South AFrica's Strategy for Plant Conservation
Plants are universally recognised as a vital component of
the world’s biological diversity and an essential resource
for ecosystem functioning – goods and services. Additionally,
plants have great economic and cultural importance.
Plants play a key role in maintaining the planet’s basic
environmental balance, ensuring ecosystem stability, and
they form an irreplaceable component of the habitats for
the world’s animal life.
Of urgent concern is the fact that many plant species,
communities and their ecological interactions, including
the many relationships between plant species and human
communities and cultures, are in danger of extinction,
threatened by such human-induced factors as, inter alia,
habitat loss and transformation, over-exploitation, pollution,
clearing for development activities, alien invasive
species and climate change. If this loss is not stemmed,
countless opportunities to develop new solutions to pressing
economic, social, health and industrial problems will
be equally lost. Furthermore, plant diversity is of special
concern to indigenous and local communities, and these
communities have a vital role to play in addressing the loss
of plant diversity.
South Africa is proud to honour its commitment to the
Convention on Biological Diversity (CBD) by developing
this Strategy for Plant Conservation, which aligns with the
CBD-endorsed Global Strategy for Plant Conservation
(GSPC).
In 2010, South Africa, along with all Parties to the CBD, endorsed
an updated version of the Global Strategy for Plant
Conservation and the adoption of Decision X/17 committed
Parties to:
‘develop or update national and regional targets relevant
to the Global Strategy for Plant Conservation,
and, where appropriate, to incorporate them into relevant
plans, programmes and initiatives, including national
biodiversity strategies and action plans, and to
align the further implementation of the Strategy with
national and/or regional efforts to implement the Strategic
Plan for Biodiversity 2011–2020.’
This strategy, while aligning closely with the Global Strategy
for Plant Conservation, is also appropriate to the Megadiverse
context in which conservation takes place in South
Africa. It has been developed simultaneously with the review
of South Africa’s National Biodiversity Strategy and
Action Plan, and all activities in South Africa’s Strategy for
Plant Conservation nest under activities within the National
Biodiversity Strategy and Action Plan.
This strategy responds to the priorities of the South African
government, such as job creation through research
projects on how to grow medicinal plants on a national
scale and promoting a healthy environment for all of South
Africa’s people, one of the fundamental rights outlined in
South Africa’s constitution. With 85% of South Africans using
medicinal plants harvested from the wild, without the
availability of these plants the government would need to
significant increase fiscal spending on health care.

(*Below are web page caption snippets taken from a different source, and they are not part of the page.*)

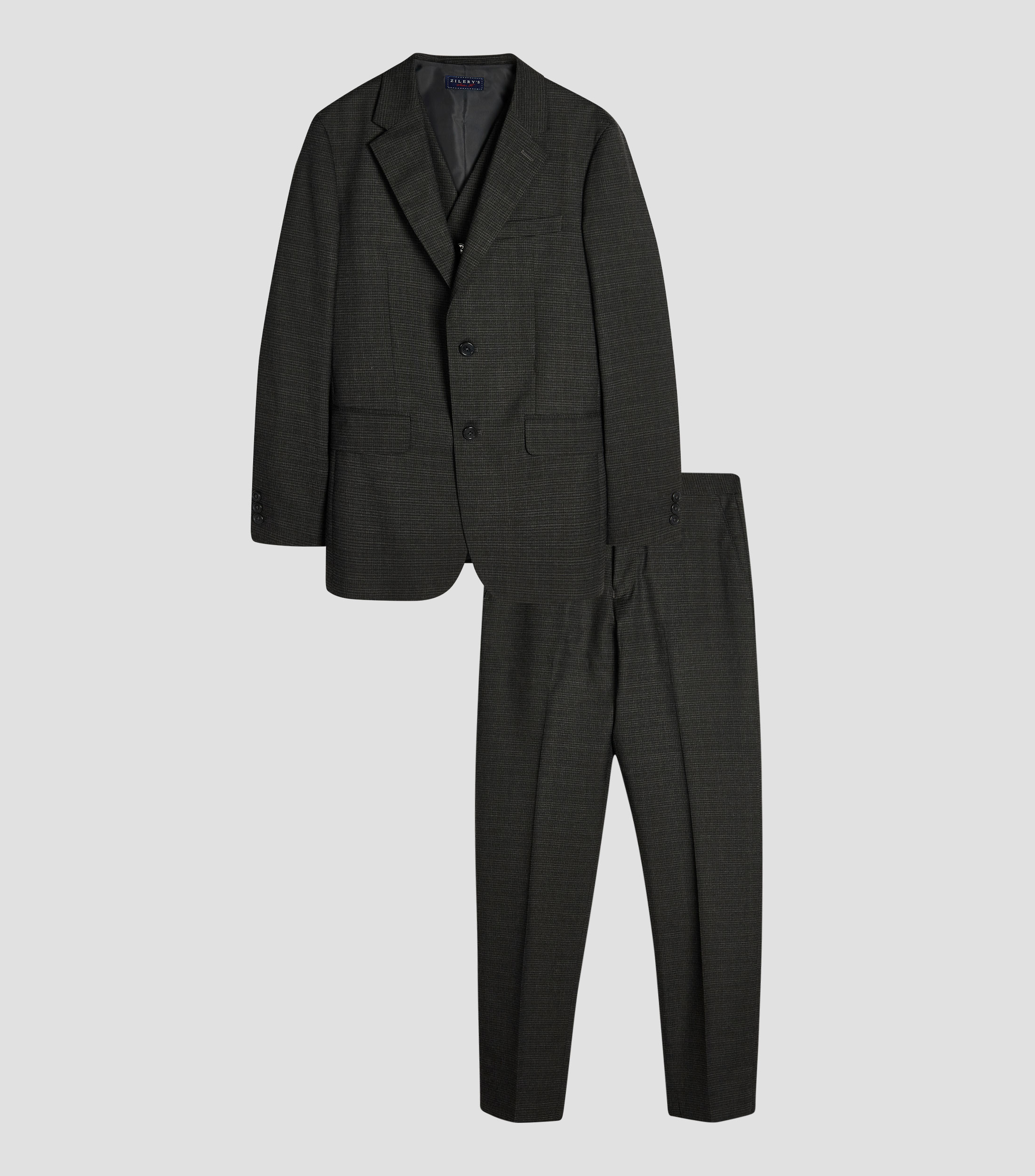 Traje 3 Piezas Nino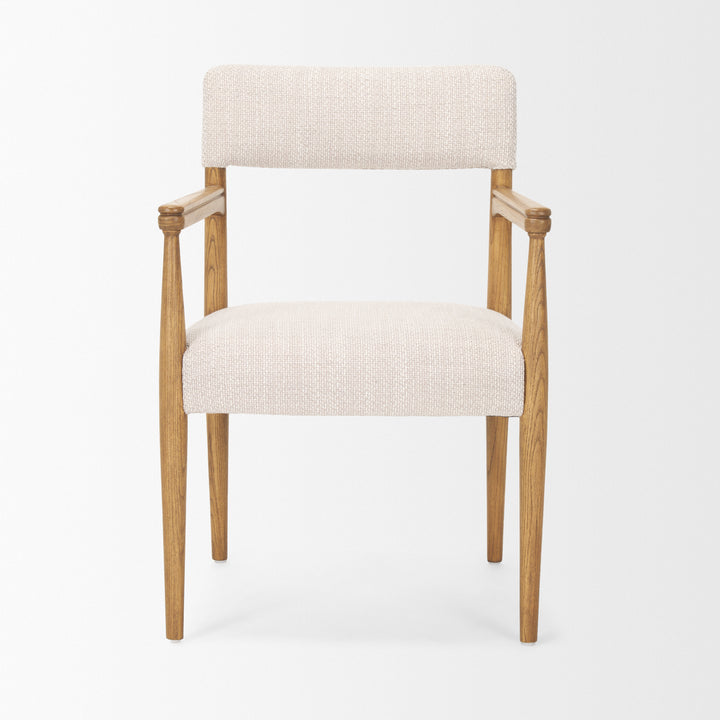 Toni Dining Chair - Cream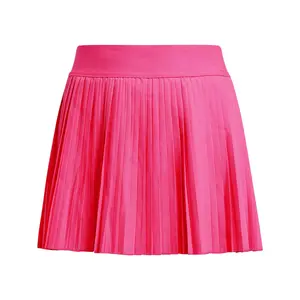 G CLUB PLEAT Adidas Детская теннисная юбка, цвет Rosa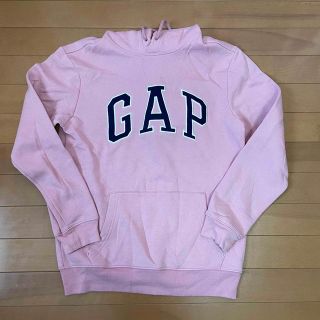 ギャップ(GAP)のGAP＊裏起毛スウェットパーカー(パーカー)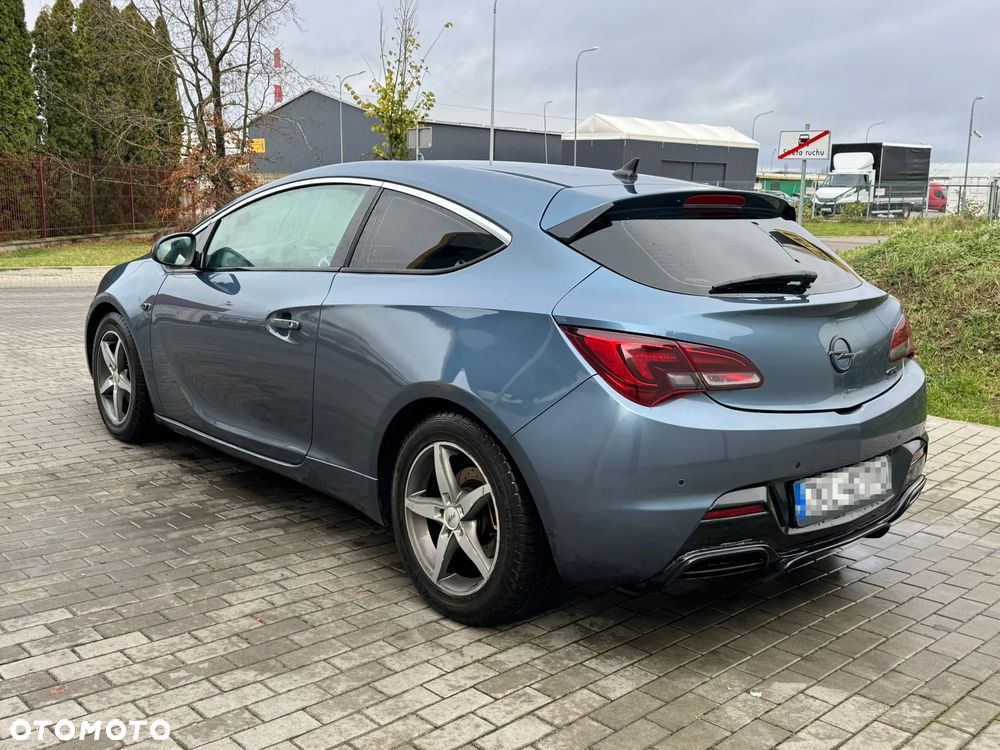 Opel Astra 1.7 CDTI Sport S&S - 6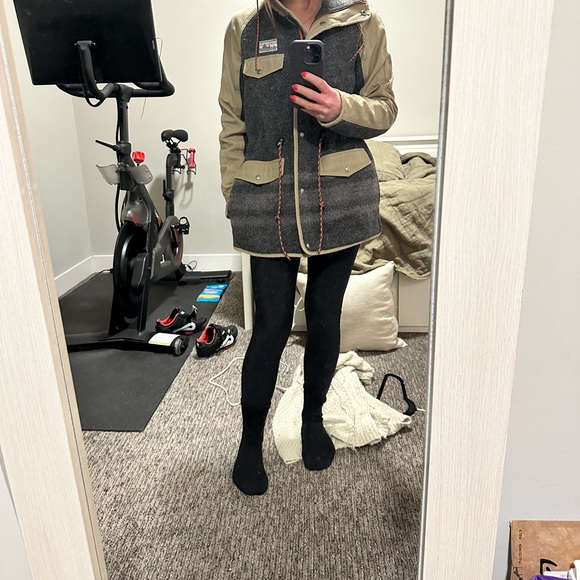 Rare wool Patagonia jacket - Picture 1 of 2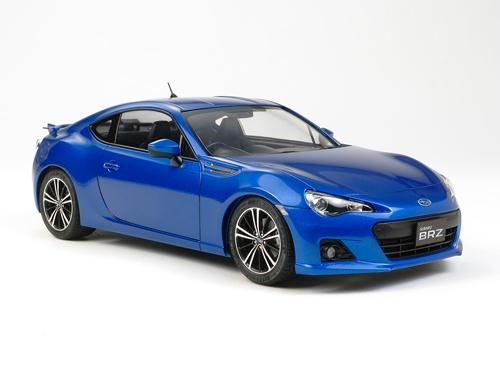 [24324] 1/24 Subaru BRZ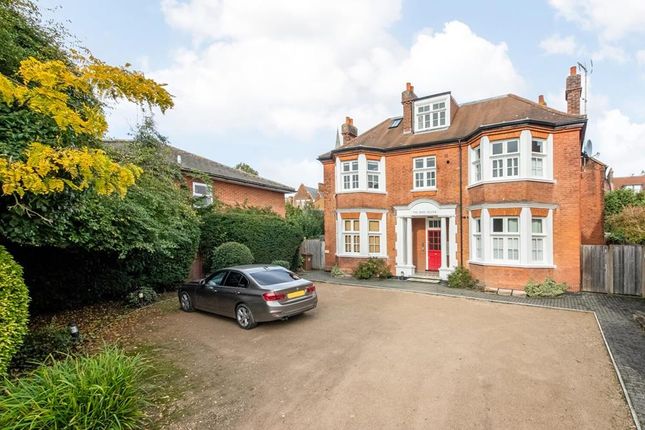 Flat for sale in Gaynesford Road, Forest Hill, London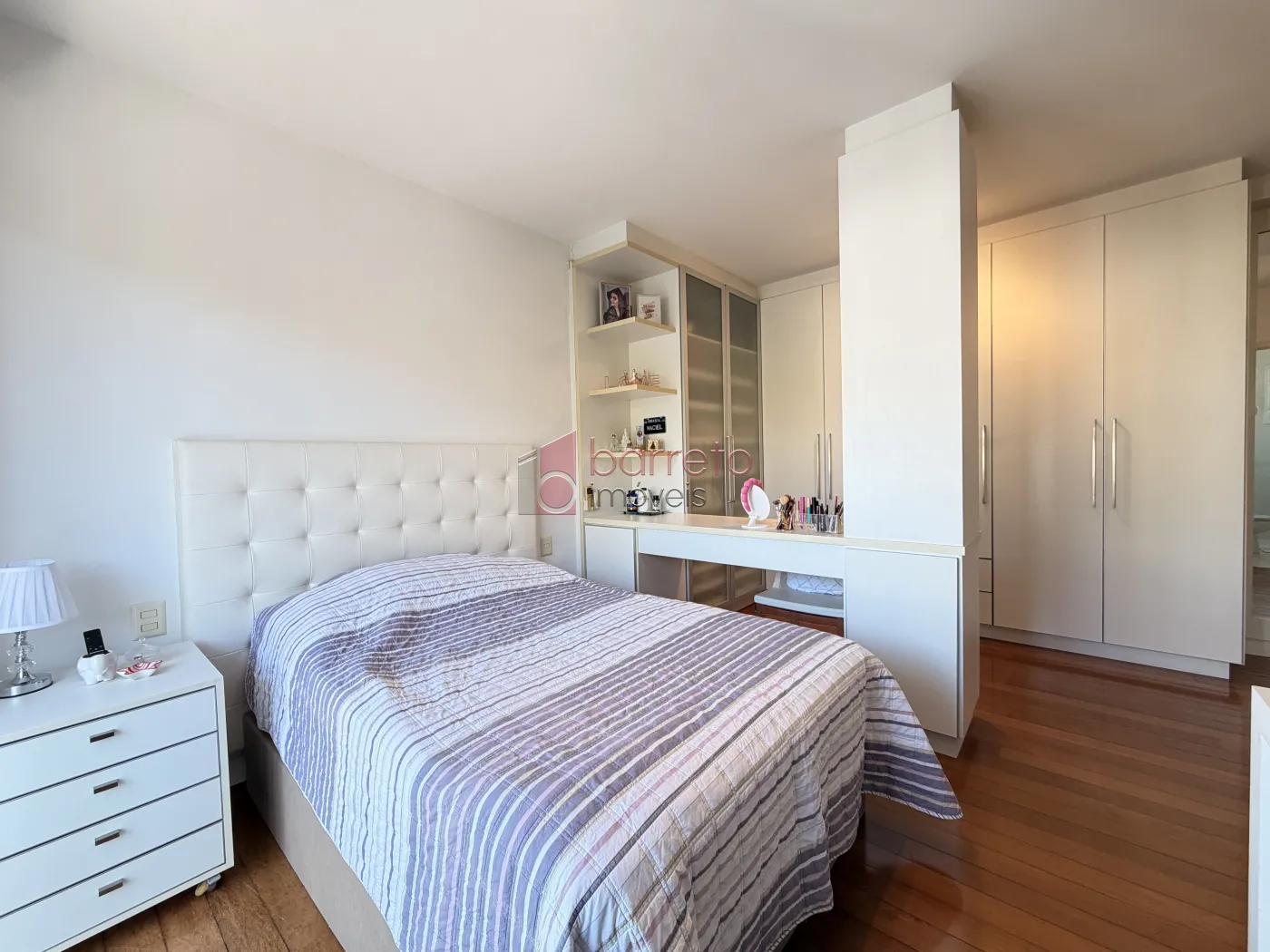 SOBRADO ALTO PADRÃO À VENDA COM 6 QUARTOS – CONDOMÍNIO PORTAL DO PARAÍSO II – JUNDIAÍ/SP
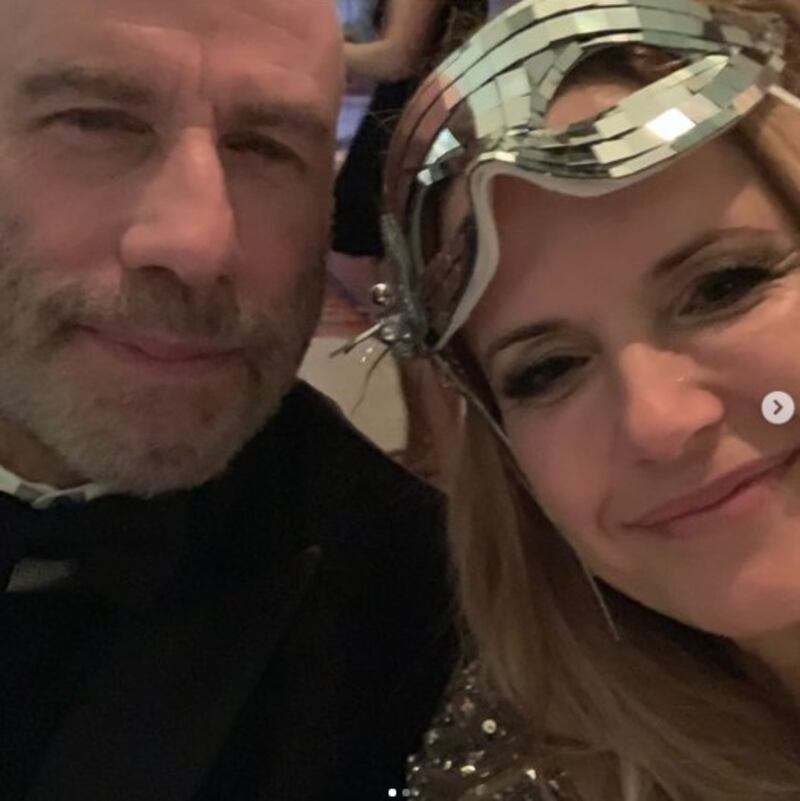 John Travolta e Kelly Preston, le foto più belle 2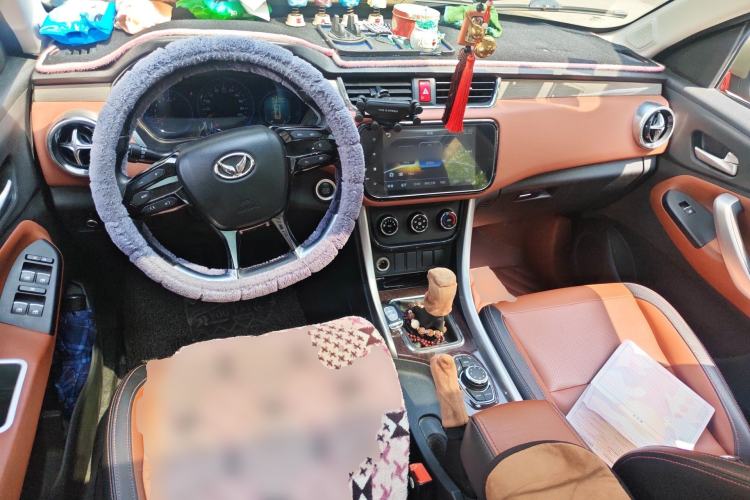 Used HYOSOW S3 2016 S3L 1.5L Manual Prestige Edition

Maintaining
ecological infrastructure through protection and
restoration of threatened ecosystems is also addressed here
and is a crucial intervention required to safeguard water
provision services to South Africa’s people.
I would like to thank stakeholders involved in the development
of this strategy, that is, under the leadership of the
South African National Biodiversity institute (SANBI) as the
focal point for the implementation of the GSPC nationally,
and with support from the National Department of
Environmental Affairs (DEA), the Botanical Society of South
Africa (BotSoc), a network of botanists and conservationists
which has been developed to includes conservation
agencies, Non-Governmental Organisations (NGOs) and
academic institutions.
With 6% of the world’s plant diversity and strong botanical
and conservation capacity, South Africa is well placed
to make a significant contribution to plant conservation
globally. I trust that the extensive network institutions and
conservationists that have been pulled together through
the development of this strategy will ensure its effective
implementation. This is one of the examples that show that
through working together we can achieve more!